A great potential source of olim enters the Land of Israel at the
beginning of every scholastic year in the form of thousands of English-speaking, Modern
Orthodox post-high-school students. They spend a year or two studying Torah in over thirty
institutions of higher learning throughout the country (although the majority are in
Jerusalem). The problem is that the vast majority of these students go back to the Diaspora
after their stint in Israel and fail to return to the Land to make it their permanent
dwelling place. Many of the institutions stress the importance of living in Israel,
sincerely hoping to influence their students to eventually make aliya, but the
statistics reveal that they are failing.
Relying on information culled from student responses to a detailed
questionnaire and considerable personal experience in this field, the author tries to
uncover the reasons for this failure and develop a systematic, comprehensive curriculum to
help increase the rate of aliya among the future graduates of these institutions.
He posits that a major part of the problem is that very few, if any, of
the institutions have a clearly defined, well-thought-out program of study on this topic.
The occasional shmooze or inspiring field trip are not sufficient to combat the many
obstacles - whether they be in the pragmatic, emotional, or ideological spheres - that
present themselves over the course of time. The students must understand on a very deep
level - both intellectually and emotionally - the importance of living in
Eretz Yisrael, especially in our times. Then, and only then, we can hope to see an
increase in aliya from the West.
But how does one transmit these ideals to the students? The author claims
that it can happen only through a course of study which combines both textual and
experiential learning. On the one hand, we must show them black on white what the Torah
and our Sages, of blessed memory, have to say about Eretz Yisrael and the future
redemption. To accomplish this goal, the author has prepared a source-book of close to 400
sources extolling the virtues of Eretz Yisrael and proving that we are in the midst of the
process of redemption. In addition, he has translated into English one of the most
comprehensive volumes on the topic, Eim HaBanim Semeichah.

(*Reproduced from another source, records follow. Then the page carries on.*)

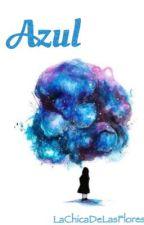 Azul. [Terminada] by LaChicaDeLasFlores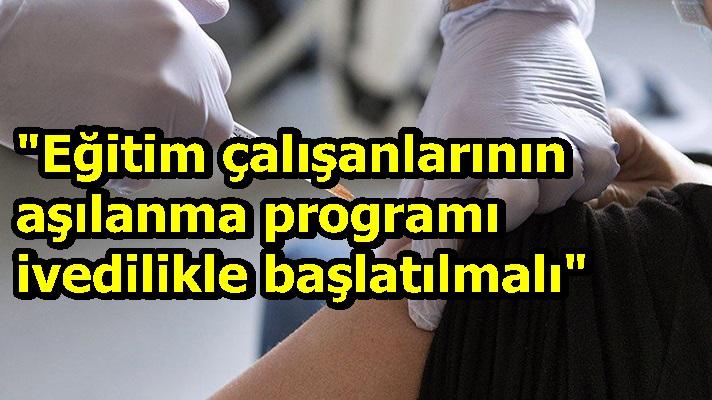 """""""Eğitim çalışanlarının aşılanma programı ivedilikle başlatılmalı"""""""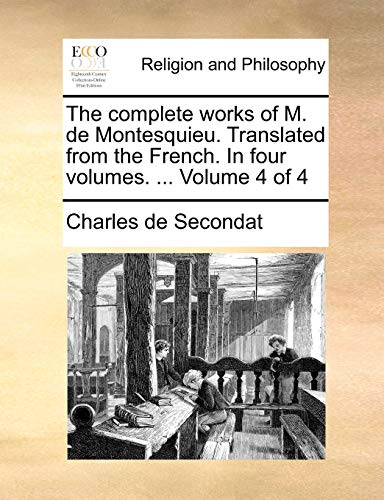 9781170361092: The complete works of M. de Montesquieu. Translated from the French. In four volumes. ... Volume 4 of 4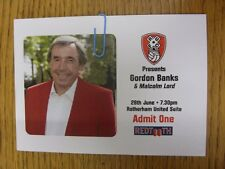 28/06/2007 Ticket: Rotherham United Present Gordon Banks & Malcolm Lord [At Roth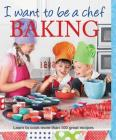 I Want to Be a Chef: Baking Cover Image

This is not enough, however. The students must also be given the chance
to develop strong emotional bonds to the Land. And this can only be done through
experiential learning. Therefore, the author suggests that an organized and meaningful
program of field trips, shabbatonim, and special events be introduced (or modified) in
the one-year yeshiva programs here in Israel. The students should be exposed to special
personalities who can serve as role models in the area of self-sacrifice for G-d’s Chosen
Land. They should spend time in special and inspiring areas of the country and see first
hand how the Torah comes to life here in the Land of the Torah. They should be encouraged
to take part in the many special events, national holidays, memorial ceremonies, and unique
experiences that only the Jewish Homeland has to offer. In the long run these are the
things that are going to remain implanted in the hearts and souls of the students.
In addition, the students should be made to feel that they can make it
here in Eretz Yisrael. To accomplish this, they should be set up with families who
themselves have made aliya, and with people who work in the same profession which the
students plan to enter. There should also be career seminars which discuss the pros and
cons of the different professions here in Israel. These kinds of programs can be run during
vacation and “free” time so as not to interfere with learning time.
If these and similar types of learning experiences are coupled together
with text- book learning, forming a comprehensive curriculum on the mitzvah of
Yishuv Eretz Yisrael, there is good reason to believe that we will eventually witness
a significant increase in voluntary aliya from the West.